Dia berada dalam pengawasan. Karena dia dan para pembantunya jelas
sekali hendak melakukan tugas gerejani tanpa memiliki status legal
(ijin) dari pemerintah. Gubernur sama sekali tidak menerima berita
apapun dari Departemen Kolonial. Apalagi menjelang keberangkatannya
Grooff tidak memberitahu Menteri Koloni, dan hanya berbekal
pengetahuan dan persetujuan Raja. Tetapi kesulitan terbesar justru
terletak pada kenyataan bahwa mereka tidak memiliki “radicaal”.
Memang akhirnya radicaal untuk mereka bisa dikeluarkan dengan surat
keputusan K. Besl. No. 126 tertanggal 12 Desember 1845, tetapi sudah
terlambat, karena surat itu baru datang setelah para misionaris itu
diusir dari Hindia Belanda.
Sebenarnya
kesulitan sudah mulai ketika pada 22 Mei 1845 permohonan untuk
penempatan Heuvels dan Kerstens untuk menjadi kapelan di Semarang dan
Surabaya ditolak, yang kemudian diikuti dengan kesulitan-kesulitan
lebih besar lainnya. Tanpa takut, sebagai seorang yang sangat loyal
terhadap tahta suci, maka tidak mengherankan kalau Grooff
terus-menerus berbenturan dengan pemerintah dan peraturan kolonial
pada masa itu. Hal ini menggaambarkan dengan jelas kepribadiannya.

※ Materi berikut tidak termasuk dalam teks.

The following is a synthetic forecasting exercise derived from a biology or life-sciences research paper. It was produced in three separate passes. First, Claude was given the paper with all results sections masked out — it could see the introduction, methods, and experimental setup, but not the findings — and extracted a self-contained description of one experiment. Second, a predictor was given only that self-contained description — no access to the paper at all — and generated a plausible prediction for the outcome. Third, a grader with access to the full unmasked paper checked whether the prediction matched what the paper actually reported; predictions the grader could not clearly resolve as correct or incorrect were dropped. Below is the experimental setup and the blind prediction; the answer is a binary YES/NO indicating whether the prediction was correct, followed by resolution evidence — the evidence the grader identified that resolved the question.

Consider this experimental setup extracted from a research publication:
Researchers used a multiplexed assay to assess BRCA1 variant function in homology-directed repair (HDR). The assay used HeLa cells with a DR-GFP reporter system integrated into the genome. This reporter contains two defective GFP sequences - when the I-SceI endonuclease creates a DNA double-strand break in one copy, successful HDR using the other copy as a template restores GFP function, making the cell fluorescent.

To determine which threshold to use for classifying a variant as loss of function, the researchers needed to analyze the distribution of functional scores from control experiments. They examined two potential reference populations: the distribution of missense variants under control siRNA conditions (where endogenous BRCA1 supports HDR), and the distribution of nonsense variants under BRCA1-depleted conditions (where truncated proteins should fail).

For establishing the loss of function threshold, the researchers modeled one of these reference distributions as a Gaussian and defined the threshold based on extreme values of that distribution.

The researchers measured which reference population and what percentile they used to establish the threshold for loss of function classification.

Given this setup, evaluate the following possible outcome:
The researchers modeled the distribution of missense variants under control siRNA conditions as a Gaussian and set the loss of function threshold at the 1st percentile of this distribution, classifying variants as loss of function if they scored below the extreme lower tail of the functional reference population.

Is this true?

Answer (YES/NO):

Misalnya tentang masalah kawin campur, Grooff dinilai intoleran
karena menolak memberikan dispensasi dengan alasan persyaratan
sebagaimana dituntut oleh Roma tidak terpenuhi. Tambah lagi banyak
suara menentangnya, karena dia mensuspensi Grube pastor Semarang,
Cartenstat pastor Surabaya, dan van Dijk pastor Batavia, dengan
alasan perilaku mereka dinilai tidak sesuai dengan imamat. Gereja
Semarang secara terang-terangan menentang Grooff dengan cara menutup
gereja.
Heuvels
diutus oleh Grooff ke Semarang menggantikan Grube, sambil menyerahkan
surat keputusan suspensi kepada Grube. Grube menyampaikan keluhan
keberatannya kepada Residen. Sementara itu, Grooff mengajukan
permohonan kepada Gubernur Jenderal, tetapi tidak ada tanggapan
apa-apa. Baru pada 29 September keputusan penolakan dari pemerintah
keluar, yang bunyinya memerintahkan Heuvels keluar dari Semarang; hal
yang sama terjadi pada Kerstens yang diutus Grooff untuk menggantikan
Cartenstat di Surabaya, ia akan diusir kalau berani bertindak sebagai
pastor di Surabaya. Sementara itu pada 27 September Gubernur Jenderal
yang baru, yaitu Jan Jacob Rochussen, tiba di Batavia. Pada 30
September Grooff menghadap Gubernur Jenderal dan dewannya, yang
tampaknya kurang menanggapi sebagaimana diharapkannya. Sebab Gubernur
Jenderal sudah mendengar laporan keluhan dari Semarang dan Surabaya
yang menentang Grooff. Grooff diminta menyerahkan dokumen-dokumen
yang relevan untuk menjadi bahan pertimbangan, yaitu: 1) surat-surat
keputusan suspensi (Cartenstat, Grube, dan van Dijk); 2) salinan dari
peraturan-peraturan yang diberlakukan untuk para imam yang disuspensi
(selain yang berkaitan langsung dengan tata peribadatan).
Grooff
menanggapi kedua hal tersebut, namun menolak untuk menyerahkan
salinan surat-surat yang dimaksud, dengan alasan bahwa itu kewenangan
tahta suci. Walaupun terkesan akan tanggapan Grooff, namun dengan
jelas Gubernur Jenderal menegaskan pandangannya bahwa setiap
departemen, atau apapun, bergantung pada pemerintah Hindia Belanda,
dan karena itu Grooff sebagai otoritas yang terpisah dari pemerintah
dan semua yang ada dalam kewenangannya pasti tak akan pernah diakui
pemerintah. Selain itu, sang Gubernur baru itu juga sempat
mengungkapkan ketidaksukaannya atas perilaku “onkoloniale” dari
Grooff di Hindia Belanda dan atas tindakannya mensuspensi imam-imam
di Semarang dan Surabaya yang telah ditunjuk oleh Gubernur Jenderal.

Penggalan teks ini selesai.